Carter speaks the language of success
Sacre bleu! He failed to master the French team on the field at the last World Cup, but Dan Carter is intent on conquering their language.
The All Blacks flyhalf, who has been switched to inside centre today, hopes to learn the lingo to make his entry into French society easier and pave the way for full integration with Perpignan next month.
Not that Carter, 26, needs to learn the vernacular, for even sign language from the star player will be enough to get the locals jumping to meet his every need. With his meticulous approach, Carter prefers to do it the proper way.
'I have got my iPod loaded with French lessons and I know the basics,' said Carter. 'I know enough to have got the gist of it, but I want to become fully versed. It is a hard language, but I hope it will be easier for me once I'm forced to speak it.'
Soon after the tour ends with the England match on November 29, Carter will hop across the Channel to join up with his new club for whom he will play for six months.
It is not something new for an All Black. Many others have gone before him, but the only difference - a huge one - in Carter's case is that he goes with the blessing of the New Zealand Rugby Union (NZRU).
Recognising that he is a true superstar - the next big one after Jonah Lomu - the NZRU inserted a sabbatical in his new contract which will take him to 2011 and the next World Cup. They feel if the All Blacks are to win the World Cup for the first time since 1987, they will need Carter in their midst.
'I feel very privileged to be given this sabbatical and not having to give up playing for the All Blacks,' Carter said. 'It is good that the union is thinking outside the square.'
New Zealand officials normally have a policy in place where only home-based players are eligible to be chosen for the All Blacks. In this day and age where the lure of big bucks - be it yen, francs or sterling - has seen many All Blacks hang up their treasured jersey and leave for foreign shores, Carter is indeed privileged.
Some sections of the media in New Zealand have asked why Carter is being favoured. He was allowed to take a six-week break after the Tri-Nations and did not have to figure in the season-ending Air New Zealand Cup. Carter admits he is fortunate to be able to continue playing for the All Blacks and extend his 54-cap streak.
'I know I'm lucky. I wanted to experience playing rugby in Europe and I don't have to give up my All Blacks jersey to do that. But this is just a one-off exercise,' he insisted.

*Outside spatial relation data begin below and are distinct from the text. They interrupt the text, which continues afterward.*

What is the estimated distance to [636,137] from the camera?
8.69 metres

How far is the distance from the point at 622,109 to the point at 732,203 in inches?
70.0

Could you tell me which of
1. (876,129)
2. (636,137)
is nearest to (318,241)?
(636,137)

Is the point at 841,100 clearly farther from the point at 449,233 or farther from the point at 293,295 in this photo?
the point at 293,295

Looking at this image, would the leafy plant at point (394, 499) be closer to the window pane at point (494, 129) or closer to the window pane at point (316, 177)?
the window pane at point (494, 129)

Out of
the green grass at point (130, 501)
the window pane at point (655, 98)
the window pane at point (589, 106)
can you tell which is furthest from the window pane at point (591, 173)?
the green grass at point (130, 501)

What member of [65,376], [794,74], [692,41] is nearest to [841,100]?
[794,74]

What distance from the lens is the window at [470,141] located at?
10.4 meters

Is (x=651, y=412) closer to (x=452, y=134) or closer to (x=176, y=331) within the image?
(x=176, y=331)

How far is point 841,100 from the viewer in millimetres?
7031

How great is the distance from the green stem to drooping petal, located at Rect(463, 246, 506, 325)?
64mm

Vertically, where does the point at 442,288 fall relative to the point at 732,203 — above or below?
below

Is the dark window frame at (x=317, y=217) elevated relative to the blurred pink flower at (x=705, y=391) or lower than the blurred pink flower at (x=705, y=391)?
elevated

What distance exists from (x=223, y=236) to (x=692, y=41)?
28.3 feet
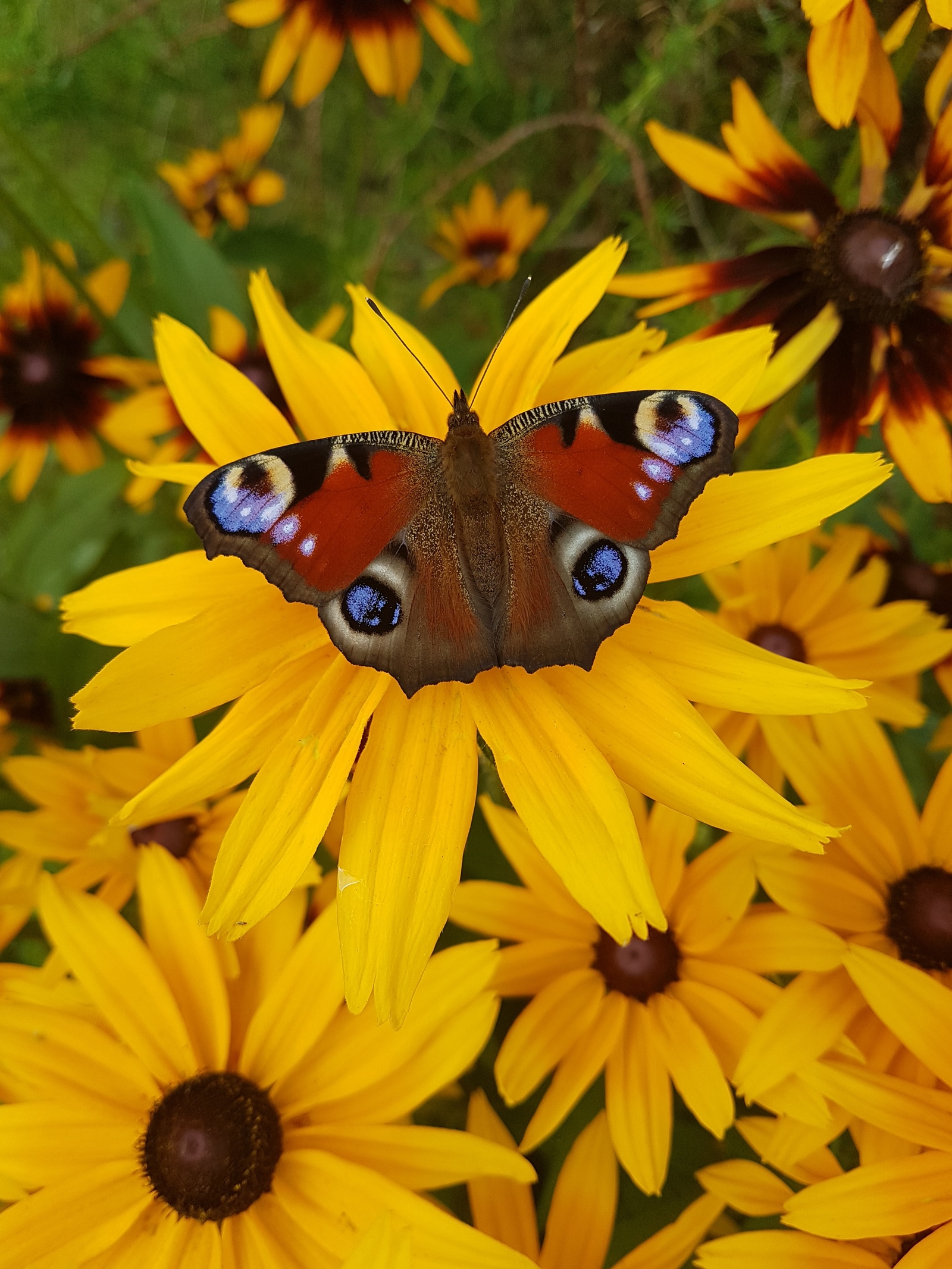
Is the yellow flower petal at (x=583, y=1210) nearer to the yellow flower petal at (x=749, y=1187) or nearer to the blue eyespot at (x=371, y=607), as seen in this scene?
the yellow flower petal at (x=749, y=1187)

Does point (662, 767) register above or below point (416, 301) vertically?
below

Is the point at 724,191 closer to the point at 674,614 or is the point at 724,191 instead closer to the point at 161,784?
the point at 674,614

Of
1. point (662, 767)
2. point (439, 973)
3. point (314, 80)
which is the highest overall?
point (314, 80)

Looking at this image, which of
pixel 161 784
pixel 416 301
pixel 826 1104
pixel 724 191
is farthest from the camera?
pixel 416 301

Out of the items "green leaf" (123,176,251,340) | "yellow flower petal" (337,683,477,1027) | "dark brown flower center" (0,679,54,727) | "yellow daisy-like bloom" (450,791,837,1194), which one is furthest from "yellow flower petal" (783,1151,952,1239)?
"green leaf" (123,176,251,340)

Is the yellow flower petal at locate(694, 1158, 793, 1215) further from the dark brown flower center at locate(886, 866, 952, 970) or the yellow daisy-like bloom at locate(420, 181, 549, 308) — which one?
the yellow daisy-like bloom at locate(420, 181, 549, 308)

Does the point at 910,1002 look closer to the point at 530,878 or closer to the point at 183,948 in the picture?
the point at 530,878

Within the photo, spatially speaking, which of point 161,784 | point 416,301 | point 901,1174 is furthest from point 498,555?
point 416,301
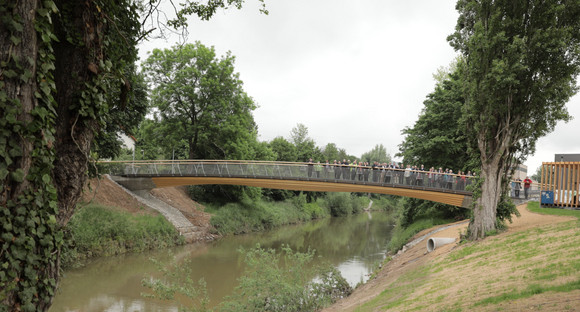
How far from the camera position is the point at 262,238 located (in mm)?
28719

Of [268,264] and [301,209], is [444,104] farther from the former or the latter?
[301,209]

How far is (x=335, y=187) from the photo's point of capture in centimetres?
2341

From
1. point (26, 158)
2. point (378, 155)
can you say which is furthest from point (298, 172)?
point (378, 155)

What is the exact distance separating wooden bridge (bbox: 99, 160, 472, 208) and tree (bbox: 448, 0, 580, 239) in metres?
5.94

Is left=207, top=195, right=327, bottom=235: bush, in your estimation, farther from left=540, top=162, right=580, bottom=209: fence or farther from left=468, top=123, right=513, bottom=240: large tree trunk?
left=540, top=162, right=580, bottom=209: fence

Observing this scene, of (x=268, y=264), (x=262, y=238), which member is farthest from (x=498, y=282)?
(x=262, y=238)

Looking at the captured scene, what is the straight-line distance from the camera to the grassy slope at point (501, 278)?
5.88 metres

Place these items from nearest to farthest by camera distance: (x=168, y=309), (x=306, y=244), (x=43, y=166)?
1. (x=43, y=166)
2. (x=168, y=309)
3. (x=306, y=244)

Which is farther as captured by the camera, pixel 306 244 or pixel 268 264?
pixel 306 244

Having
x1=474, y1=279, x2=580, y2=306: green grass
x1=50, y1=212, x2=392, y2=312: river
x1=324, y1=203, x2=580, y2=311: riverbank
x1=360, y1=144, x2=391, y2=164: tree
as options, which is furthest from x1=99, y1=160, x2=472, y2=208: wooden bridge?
x1=360, y1=144, x2=391, y2=164: tree

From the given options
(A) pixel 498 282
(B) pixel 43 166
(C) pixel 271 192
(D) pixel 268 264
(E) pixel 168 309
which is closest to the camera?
(B) pixel 43 166

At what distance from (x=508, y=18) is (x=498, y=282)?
9718mm

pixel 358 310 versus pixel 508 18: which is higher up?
pixel 508 18

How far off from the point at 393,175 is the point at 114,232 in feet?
50.8
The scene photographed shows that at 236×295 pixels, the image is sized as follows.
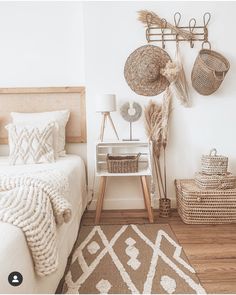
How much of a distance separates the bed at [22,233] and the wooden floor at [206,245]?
0.47 metres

After six months in France, where he will be playing 'three or four games' a month, Carter will return in time for the start of the southern hemisphere season in June, where he will rejoin the Crusaders as they bid to defend their Super 14 title.
Is he worried about burnout? 'Non.' Carter is confident he can handle 18 months of top-grade rugby on the trot.
'I'm not really all that worried,' said Carter. 'I had a six-week break after the Tri-Nations and I'm fresh. The decision not to play too much rugby now will pay off next year.'
For the moment, he has blanked out his French sojourn and is thinking no further than this afternoon's encounter.
'I'm going to give this team 100 per cent focus. I'm not going to worry about this Perpignan side until after the last game,' he said.
So for the moment, Carter has switched off his iPod too.